=== Selected text ===

The food is superb, the service impeccable. Before the first course arrives, guests are served an array of hors d'oeuvres including salmon souffle, tiny shrimps, steamed clams, miniature eggplant pizzas, and special raisin buns. Then , melon balls to clear the palate before the fish course, sorbet to clear the palate before the meat course, then rich chocolate truffles and lacey cookies until the dessert ''chariot'' arrives with its luscious fruit tarts, chocolate mousse, and meringue snowballs. And always huge jugs of whole fresh fruits poached in their own juices -- pears, peaches, oranges. And, of course, fresh raspberries and strawberries, covered with creme fraiche or creme chantilly or . . . well, it goes on.
In any event, after three days of incredible food, it was good that we were scheduled to move on to another beach resort, this time an island in the Atlantic, Belle Ile. One more day of Locguenole and we would have been physically incapable of moving at all. If I were forced to choose one chateau in which to stay for an entire vacation, it would be Locguenole. It would mean that I would be a much bigger person than I was when I arrived. But happier, more relaxed.
Other chateaux we found worth stopping at overnight or just visiting:
Manoir du Stang, in La Foret-Fousnant, another 16th-century chateau with fabulous medieval public rooms, authentic Breton antiques in the bedrooms, a charming French garden, a picturesque group of ponds (stangs), and acres of woodlands. The food here is fine, but no match for Locguenole.
Josselin Castle in the town of Josselin, a fine day-trip from Locguenole, has a fortified 17th-century outer side facing the road, a rebuilt 18th-century pseudo-Gothic inner side, and 19th-century Victorian interiors. Across the river, opposite the chateau-castle, is the Hotel du Chateau, where we were able to have a simple lunch of pate, broiled sardines, cheese, and tart for 55 francs apiece.

===

# Requirements
Carry on the travel piece about chateaux in Brittany from its last sentence.

=== Information provided ===

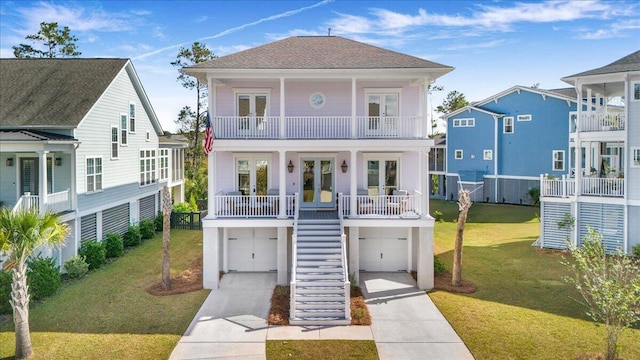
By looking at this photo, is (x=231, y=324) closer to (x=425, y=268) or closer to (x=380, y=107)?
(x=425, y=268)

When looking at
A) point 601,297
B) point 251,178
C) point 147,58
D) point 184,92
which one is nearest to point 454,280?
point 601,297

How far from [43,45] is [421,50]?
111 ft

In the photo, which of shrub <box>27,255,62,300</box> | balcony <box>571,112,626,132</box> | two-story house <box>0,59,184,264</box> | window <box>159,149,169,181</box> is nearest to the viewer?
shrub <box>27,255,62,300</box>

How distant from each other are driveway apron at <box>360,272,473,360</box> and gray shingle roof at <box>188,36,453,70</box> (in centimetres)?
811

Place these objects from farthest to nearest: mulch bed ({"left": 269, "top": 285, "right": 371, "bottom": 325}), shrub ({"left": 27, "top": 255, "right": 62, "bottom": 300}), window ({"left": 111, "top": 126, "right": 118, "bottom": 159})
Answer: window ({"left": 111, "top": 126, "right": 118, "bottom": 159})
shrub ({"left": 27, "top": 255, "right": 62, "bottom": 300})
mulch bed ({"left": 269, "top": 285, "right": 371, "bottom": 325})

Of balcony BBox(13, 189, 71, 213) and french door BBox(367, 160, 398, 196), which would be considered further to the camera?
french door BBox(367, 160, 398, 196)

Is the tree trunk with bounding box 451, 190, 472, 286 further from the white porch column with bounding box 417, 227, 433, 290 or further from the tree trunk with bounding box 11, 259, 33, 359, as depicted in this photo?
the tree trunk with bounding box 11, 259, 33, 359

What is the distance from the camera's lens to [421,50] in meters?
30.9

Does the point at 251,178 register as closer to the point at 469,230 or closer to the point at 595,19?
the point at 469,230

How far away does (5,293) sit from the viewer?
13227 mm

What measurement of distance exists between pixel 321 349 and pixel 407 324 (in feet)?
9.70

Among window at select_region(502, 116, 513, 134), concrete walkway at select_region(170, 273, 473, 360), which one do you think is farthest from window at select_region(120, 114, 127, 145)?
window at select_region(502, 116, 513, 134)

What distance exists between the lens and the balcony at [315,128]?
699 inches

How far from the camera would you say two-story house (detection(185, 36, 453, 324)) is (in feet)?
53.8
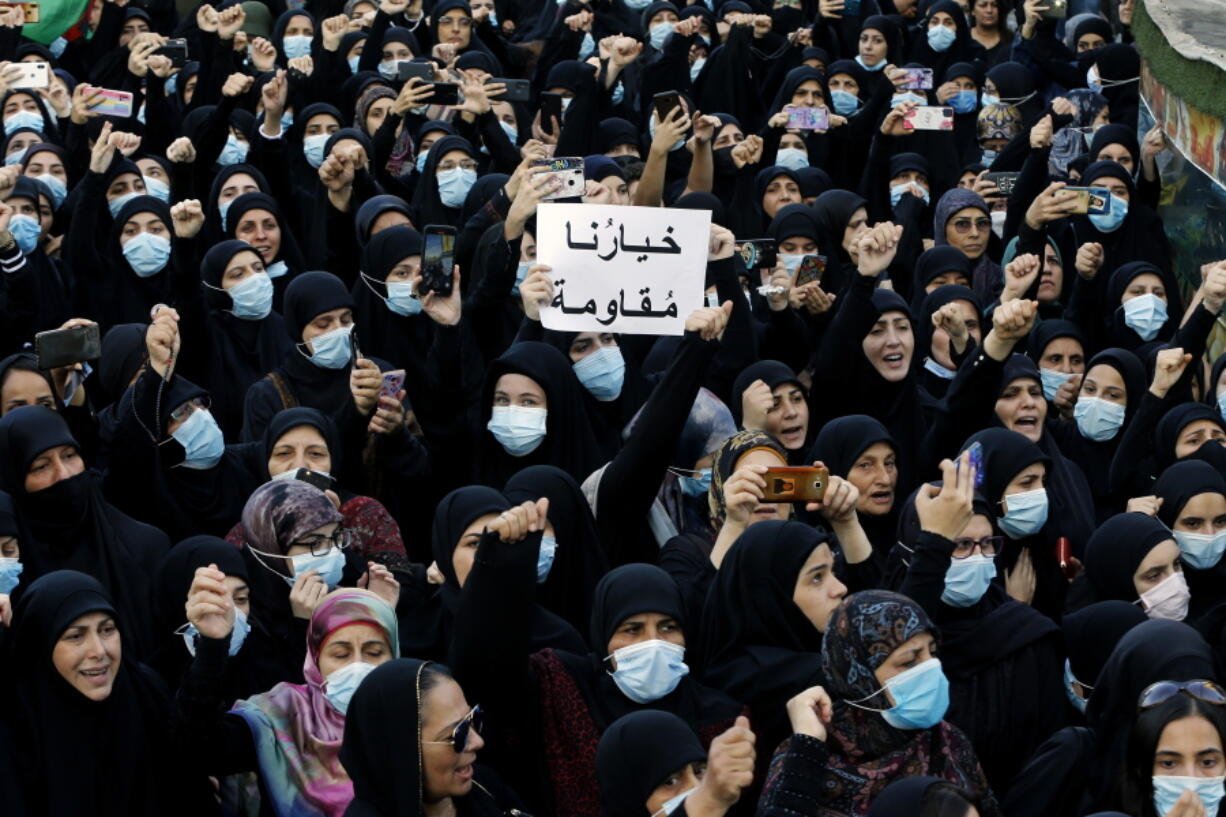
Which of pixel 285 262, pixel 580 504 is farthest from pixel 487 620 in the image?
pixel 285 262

===

# Answer for the task
Chateau de Teildras, Cheffes, en route back to Paris, is another 17th-century chateau with lovely antique-furnished rooms, a superb restaurant decorated with ancient tapestries, and a lovely English landscaped garden, complete with cows grazing before the huge umbrella-covered outdoor tables. Rooms around $60 double, dinner around $20 apiece. A farm on the property provides fresh produce.
Each of the chateaux described in this story turned out to be a fabulous experience in itself, possibly even more interesting than the countryside nearby. I suspect that people planning a similar trip could cull their own chateau itinerary from the two pamphlets provided by the French Tourist office and, perhaps, find it just as interesting. But those mentioned here were visited in July of this year -- and provided three delightful weeks of luxurious chateau living.
We arrived back in New York feeling as happily lightheaded as a souffle. But heavier. For a change of pace: a beach resort
Hotel de la Plage, Ste.-Anne La Palud, is a chateau-hotel right on a two-kilometer beach. The hotel boasts a one-star Michelin restaurant, also right on the beach, and rooms with views facing out to the Atlantic as well as across the beach. Double room with breakfast was 400 francs (about $55). Delicious a la carte full dinner came to around $25 per person.
Castel Clara, Belle Ile, proved to be the non-chateau find of the trip. The island lies off the Atlantic coast of Brittany, and you must write to the ferry company in Quiberon to reserve space for your car at least a week in advance. It is a 45-minute voyage across to this island, which resembles Nantucket Island before the boutiques moved in. Picturesque little fishing villages dot the island. Castel Clara proved to be a charming 10-year-old hotel overlooking a fjord (called a crique in French) and beyond that the Atlantic Ocean.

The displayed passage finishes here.